We’re delighted to bring you the second instalment in our Reading Life series, a look into the books at the heart of American author Karen E. Bender’s life and work.
Karen E. Bender is the author of the story collection Refund, which was a Finalist for the 2015 National Book Award and shortlisted for the Frank O’Connor International Short Story Award. She is also the author of the novels Like Normal People and A Town of Empty Rooms. Her stories have appeared in magazines including The New Yorker, Granta, Zoetrope, Ploughshares, The Harvard Review, and Guernica.They have been reprinted in Best American Short Stories, Best American Mystery Stories and New Stories from the South. She is the Distinguished Visiting Professor of Creative Writing at Hollins University and Fiction Editor of Scoundrel Time magazine.
What author do you wish were more well known?
I’m always surprised that Carson McCullers, the great Southern writer from the 1940s, isn’t as well known as, say, William Faulkner or Flannery O’Connor today. The Heart is a Lonely Hunter is a magnificent book-that she wrote when she was in her early twenties. In it, she inhabits a range of characters from a small town with so much compassion and insight. The Member of the Wedding is the deepest and most poignant portrayal of a young teenage girl that I’ve ever read—she takes Frankie’s concerns so seriously. She writes with enormous heart. Everyone should read her.
I also wish more people read the stories of Stanley Elkin; Criers and Kibitzers, Kibitzers and Criers is a fantastic, weird, satirical, story collection. He wrote from the 1960s to the 1990s and “I Look Out For Ed Wolfe” was really a formative story for me.
What are you reading now?
Right now I’m reading Mrs. Dalloway by Virginia Woolf, because I needed to connect with her long, luxurious sentences. Can I just quote this paragraph? Clarissa Dalloway, sewing a dress:
“Quiet descended on her, calm, content, as her needle, drawing the silk smoothly to its gentle pause, collected the green folds together and attached them, very lightly, to the belt. So on a summer’s day waves collect, overbalance, and fall; collect and fall; and the whole world seems to be saying “that is all” more and more ponderously, until even the heart in the body which lies in the sun on the beach says it too. That is all. Fear no more, says the heart. Fear no more, says the heart, committing its burden to some sea, which sighs collectively for all sorrows and renews, begins, collects, lets fall. And the body alone listens to the passing bee; the wave breaking; the dog barking, far away barking and barking.”

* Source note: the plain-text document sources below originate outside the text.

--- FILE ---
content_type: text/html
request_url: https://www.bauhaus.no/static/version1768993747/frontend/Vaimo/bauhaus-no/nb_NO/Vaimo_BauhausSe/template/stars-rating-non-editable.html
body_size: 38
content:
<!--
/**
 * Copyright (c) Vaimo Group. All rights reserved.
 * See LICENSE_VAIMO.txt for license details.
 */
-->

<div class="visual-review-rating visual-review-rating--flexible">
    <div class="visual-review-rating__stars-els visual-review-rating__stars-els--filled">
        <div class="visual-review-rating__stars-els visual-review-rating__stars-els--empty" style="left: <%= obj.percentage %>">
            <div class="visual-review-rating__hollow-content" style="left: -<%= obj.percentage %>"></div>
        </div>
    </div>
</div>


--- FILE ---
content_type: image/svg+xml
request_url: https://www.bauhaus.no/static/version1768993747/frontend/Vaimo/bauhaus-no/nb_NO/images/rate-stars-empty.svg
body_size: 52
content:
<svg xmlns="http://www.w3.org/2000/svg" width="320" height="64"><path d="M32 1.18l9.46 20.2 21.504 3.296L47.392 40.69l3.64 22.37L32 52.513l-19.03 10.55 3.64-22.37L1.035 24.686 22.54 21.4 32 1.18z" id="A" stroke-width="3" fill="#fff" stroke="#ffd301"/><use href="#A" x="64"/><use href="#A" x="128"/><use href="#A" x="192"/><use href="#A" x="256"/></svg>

Oh, that sentence. The best sentences are the writers’ words buoyant, floating on air. The air is the writer’s soul. The words are there, supported by that soul, that singular perception. As a reader, I can feel that tension when I read some beautifully constructed sentences. There are so many ways to create buoyancy. There’s this, from The Member of the Wedding, which I just mentioned:
“It happened that green and crazy summer when Frankie was twelve years old. This was the summer when for a long time she had not been a member. She belonged to no club and was a member of nothing in the world.”
As a writer, I need to read sentences so I feel happy in the world. I’m drawn to work with the sentences that feel buoyant somehow. And I’m drawn into the characters and story, of course, absolutely, but what I want first is to pick up a book and read the sentences and feel that they are floating on the soul of the writer.
Also, of course, and especially now, journalism-The New York Times, Washington Post, LA Times, The NewYorker, Mother Jones. I read articles online. To connect with writing based on fact is essential. Everyone needs to be reading these–and all legitimate news sources–now. To be truly informed is to be a good citizen.
What do you most like reading?
In terms of form, I am most drawn to reading fiction, short stories and novels. I love the mysterious way in which fiction brings me into the world of a person very different from me in various ways, or perhaps living in a very distant time, and how I can be enhanced by or understand or be understood by a character. I was recently reading Don Quixote for the first time and I was struck by how funny he was in his self-delusion and how contemporary his grandiosity is today. But I also love reading nonfiction, and am especially drawn to personal memoir, to see how people survive a variety of situations. Maybe that’s another reason I read—to see how people endure situations, to inhabit, briefly, so many forms of courage.
When do you read?
I juggle many things in my life—my own writing, motherhood, teaching—so I read whenever I can. I bring books to read when I wait for my child at her various lessons. I read in the bathtub, I read at night, before I go to sleep. The calm when I read is the best thing ever. I feel everything slowing down, I feel centered by the words, the characters, the story, the sentences. The world can be going insane in its various ways, but it is so simple and calming, being here, in the quiet, with this wonderful being, a book.